PROBLEM TO WORK ON:
Leave out the images and set down the records below exactly.

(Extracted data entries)

++++++++

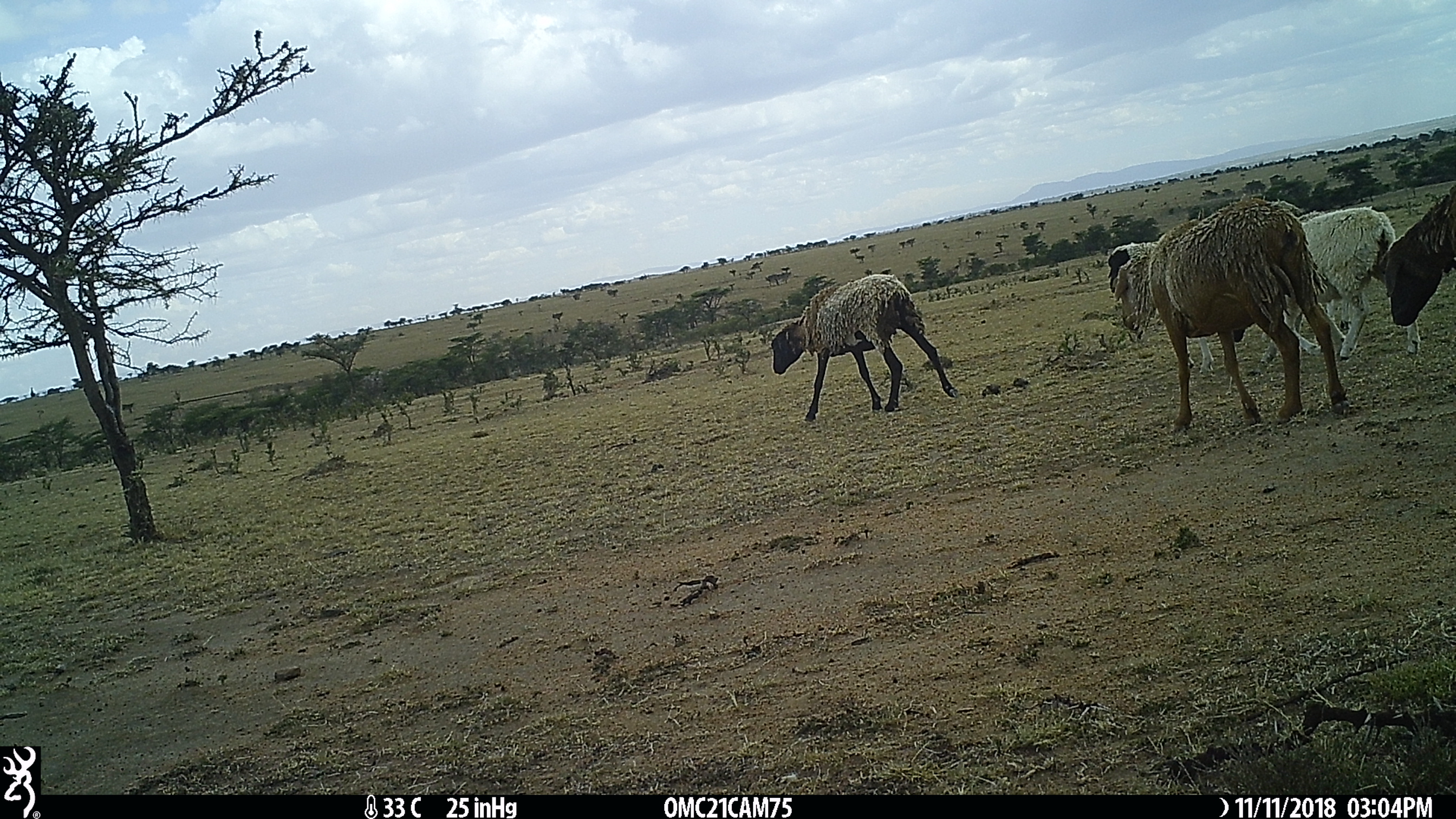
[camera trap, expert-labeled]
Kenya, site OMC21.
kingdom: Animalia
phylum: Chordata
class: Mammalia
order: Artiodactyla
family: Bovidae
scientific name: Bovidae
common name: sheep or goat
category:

++++++++

ANSWER TO THIS TASK:
[camera trap, expert-labeled]
Kenya, site OMC21.
kingdom: Animalia
phylum: Chordata
class: Mammalia
order: Artiodactyla
family: Bovidae
scientific name: Bovidae
common name: sheep or goat
category:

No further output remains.